YOUR GOAL. Only one stretch of the data below should be repeated: the lines from the line containing "1999~2013歐元區17國總貿易月數據" through the line containing "De belangrijke factor", inclusive, exactly as they are.

TASK INPUT.
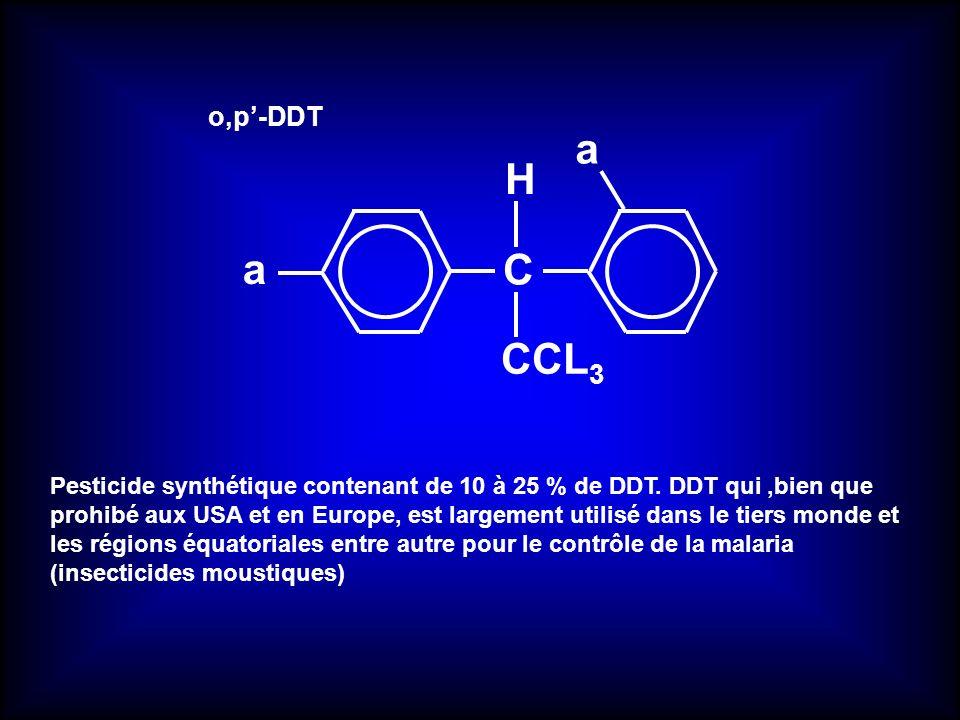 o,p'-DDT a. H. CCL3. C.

--

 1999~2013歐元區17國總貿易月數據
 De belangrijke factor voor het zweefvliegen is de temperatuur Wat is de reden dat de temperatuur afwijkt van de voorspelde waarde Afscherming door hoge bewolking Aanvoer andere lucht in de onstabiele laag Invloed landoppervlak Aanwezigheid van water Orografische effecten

SOLUTION FOR THIS TASK.
 1999~2013歐元區17國總貿易月數據
 De belangrijke factor voor het zweefvliegen is de temperatuur Wat is de reden dat de temperatuur afwijkt van de voorspelde waarde Afscherming door hoge bewolking Aanvoer andere lucht in de onstabiele laag Invloed landoppervlak Aanwezigheid van water Orografische effecten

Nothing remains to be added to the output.